과제 안내 -
아래 항목 전체에서 "calm water" 부분을 모두 "still water" 표현으로 수정하고, 나머지는 한 글자도 바꾸지 말고 다시 쓰시오.

제시 자료 -
•••••

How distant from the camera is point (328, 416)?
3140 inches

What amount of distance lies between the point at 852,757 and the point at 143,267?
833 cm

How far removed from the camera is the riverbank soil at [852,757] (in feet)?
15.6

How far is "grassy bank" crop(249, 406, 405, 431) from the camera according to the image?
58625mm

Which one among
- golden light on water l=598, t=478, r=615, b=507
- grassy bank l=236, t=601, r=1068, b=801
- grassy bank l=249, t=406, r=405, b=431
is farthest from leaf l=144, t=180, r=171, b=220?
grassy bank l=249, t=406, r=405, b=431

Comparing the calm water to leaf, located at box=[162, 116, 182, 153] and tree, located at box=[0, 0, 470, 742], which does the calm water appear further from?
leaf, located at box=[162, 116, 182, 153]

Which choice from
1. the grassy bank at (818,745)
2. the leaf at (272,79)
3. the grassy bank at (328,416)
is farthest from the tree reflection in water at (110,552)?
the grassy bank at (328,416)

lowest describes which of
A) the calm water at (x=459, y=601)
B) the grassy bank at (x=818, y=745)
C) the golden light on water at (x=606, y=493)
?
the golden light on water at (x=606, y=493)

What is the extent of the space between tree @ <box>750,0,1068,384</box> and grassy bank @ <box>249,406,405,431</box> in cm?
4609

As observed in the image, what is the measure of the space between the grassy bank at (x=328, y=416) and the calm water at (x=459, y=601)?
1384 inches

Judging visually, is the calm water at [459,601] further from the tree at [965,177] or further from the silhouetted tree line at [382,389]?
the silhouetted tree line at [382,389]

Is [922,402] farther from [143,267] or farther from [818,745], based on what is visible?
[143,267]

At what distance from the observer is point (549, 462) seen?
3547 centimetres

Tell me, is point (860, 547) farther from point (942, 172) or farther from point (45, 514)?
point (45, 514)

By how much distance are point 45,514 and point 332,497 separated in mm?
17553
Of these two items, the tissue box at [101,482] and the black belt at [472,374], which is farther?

•••••

과제 결과 -
How distant from the camera is point (328, 416)?
3140 inches

What amount of distance lies between the point at 852,757 and the point at 143,267?
833 cm

How far removed from the camera is the riverbank soil at [852,757] (in feet)?
15.6

How far is "grassy bank" crop(249, 406, 405, 431) from the camera according to the image?
58625mm

Which one among
- golden light on water l=598, t=478, r=615, b=507
- grassy bank l=236, t=601, r=1068, b=801
- grassy bank l=249, t=406, r=405, b=431
is farthest from leaf l=144, t=180, r=171, b=220?
grassy bank l=249, t=406, r=405, b=431

Comparing the still water to leaf, located at box=[162, 116, 182, 153] and tree, located at box=[0, 0, 470, 742], which does the still water appear further from?
leaf, located at box=[162, 116, 182, 153]

Which choice from
1. the grassy bank at (818,745)
2. the leaf at (272,79)
3. the grassy bank at (328,416)
is farthest from the tree reflection in water at (110,552)?
the grassy bank at (328,416)

lowest describes which of
A) the still water at (x=459, y=601)
B) the grassy bank at (x=818, y=745)
C) the golden light on water at (x=606, y=493)
?
the golden light on water at (x=606, y=493)

What is the extent of the space between tree @ <box>750,0,1068,384</box> and grassy bank @ <box>249,406,405,431</box> in cm?
4609

As observed in the image, what is the measure of the space between the grassy bank at (x=328, y=416) and the still water at (x=459, y=601)?
1384 inches

Judging visually, is the still water at [459,601] further from the tree at [965,177] or further from the silhouetted tree line at [382,389]?
the silhouetted tree line at [382,389]

Is [922,402] farther from [143,267] or farther from [818,745], based on what is visible?
[143,267]

At what distance from the observer is point (549, 462) seen?
3547 centimetres

Tell me, is point (860, 547) farther from point (942, 172) or farther from point (45, 514)?
point (45, 514)

By how much distance are point 45,514 and point 332,497 separated in mm?
17553
Of these two items, the tissue box at [101,482] and the black belt at [472,374], which is farther?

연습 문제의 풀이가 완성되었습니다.